*TASK TO CARRY OUT:* Transcribe, word for word and without additions, each line below from the one containing "Tanzania, site D04, 2011-03-04" through the one containing "United States, site lebec_CA-45.", both ends included.
[RECORDS TO USE — start]
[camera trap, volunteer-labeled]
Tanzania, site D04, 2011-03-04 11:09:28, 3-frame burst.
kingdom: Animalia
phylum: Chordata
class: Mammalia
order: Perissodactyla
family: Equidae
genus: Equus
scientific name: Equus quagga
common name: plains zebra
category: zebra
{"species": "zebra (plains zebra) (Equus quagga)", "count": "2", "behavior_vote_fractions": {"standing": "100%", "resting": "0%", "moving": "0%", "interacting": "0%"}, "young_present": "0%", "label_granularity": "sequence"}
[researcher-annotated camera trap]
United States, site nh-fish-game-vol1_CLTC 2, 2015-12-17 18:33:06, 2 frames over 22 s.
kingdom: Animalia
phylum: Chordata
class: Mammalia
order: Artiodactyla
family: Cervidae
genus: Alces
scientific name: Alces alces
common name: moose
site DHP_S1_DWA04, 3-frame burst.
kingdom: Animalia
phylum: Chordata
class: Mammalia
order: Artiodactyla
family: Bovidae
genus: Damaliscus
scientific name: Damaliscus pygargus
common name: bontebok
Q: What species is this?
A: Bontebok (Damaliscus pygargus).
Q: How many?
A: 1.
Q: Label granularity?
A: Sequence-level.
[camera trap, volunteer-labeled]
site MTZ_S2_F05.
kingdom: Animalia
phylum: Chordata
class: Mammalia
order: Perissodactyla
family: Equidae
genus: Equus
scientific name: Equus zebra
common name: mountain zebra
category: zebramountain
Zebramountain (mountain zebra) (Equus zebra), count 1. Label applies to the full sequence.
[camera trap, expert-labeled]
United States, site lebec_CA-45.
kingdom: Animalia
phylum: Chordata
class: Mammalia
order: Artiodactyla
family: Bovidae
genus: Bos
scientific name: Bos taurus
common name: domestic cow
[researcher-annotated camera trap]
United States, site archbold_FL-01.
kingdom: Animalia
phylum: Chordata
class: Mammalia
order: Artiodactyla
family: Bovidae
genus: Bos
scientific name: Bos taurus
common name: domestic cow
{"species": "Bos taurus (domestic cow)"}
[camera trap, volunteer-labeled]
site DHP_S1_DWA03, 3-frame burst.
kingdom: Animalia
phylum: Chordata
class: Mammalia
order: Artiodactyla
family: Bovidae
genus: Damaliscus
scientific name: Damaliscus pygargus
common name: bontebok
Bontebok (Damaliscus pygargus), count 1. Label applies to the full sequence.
[RECORDS TO USE — finish]
*ANSWER TO THE PROBLEM:*
Tanzania, site D04, 2011-03-04 11:09:28, 3-frame burst.
kingdom: Animalia
phylum: Chordata
class: Mammalia
order: Perissodactyla
family: Equidae
genus: Equus
scientific name: Equus quagga
common name: plains zebra
category: zebra
{"species": "zebra (plains zebra) (Equus quagga)", "count": "2", "behavior_vote_fractions": {"standing": "100%", "resting": "0%", "moving": "0%", "interacting": "0%"}, "young_present": "0%", "label_granularity": "sequence"}
[researcher-annotated camera trap]
United States, site nh-fish-game-vol1_CLTC 2, 2015-12-17 18:33:06, 2 frames over 22 s.
kingdom: Animalia
phylum: Chordata
class: Mammalia
order: Artiodactyla
family: Cervidae
genus: Alces
scientific name: Alces alces
common name: moose
site DHP_S1_DWA04, 3-frame burst.
kingdom: Animalia
phylum: Chordata
class: Mammalia
order: Artiodactyla
family: Bovidae
genus: Damaliscus
scientific name: Damaliscus pygargus
common name: bontebok
Q: What species is this?
A: Bontebok (Damaliscus pygargus).
Q: How many?
A: 1.
Q: Label granularity?
A: Sequence-level.
[camera trap, volunteer-labeled]
site MTZ_S2_F05.
kingdom: Animalia
phylum: Chordata
class: Mammalia
order: Perissodactyla
family: Equidae
genus: Equus
scientific name: Equus zebra
common name: mountain zebra
category: zebramountain
Zebramountain (mountain zebra) (Equus zebra), count 1. Label applies to the full sequence.
[camera trap, expert-labeled]
United States, site lebec_CA-45.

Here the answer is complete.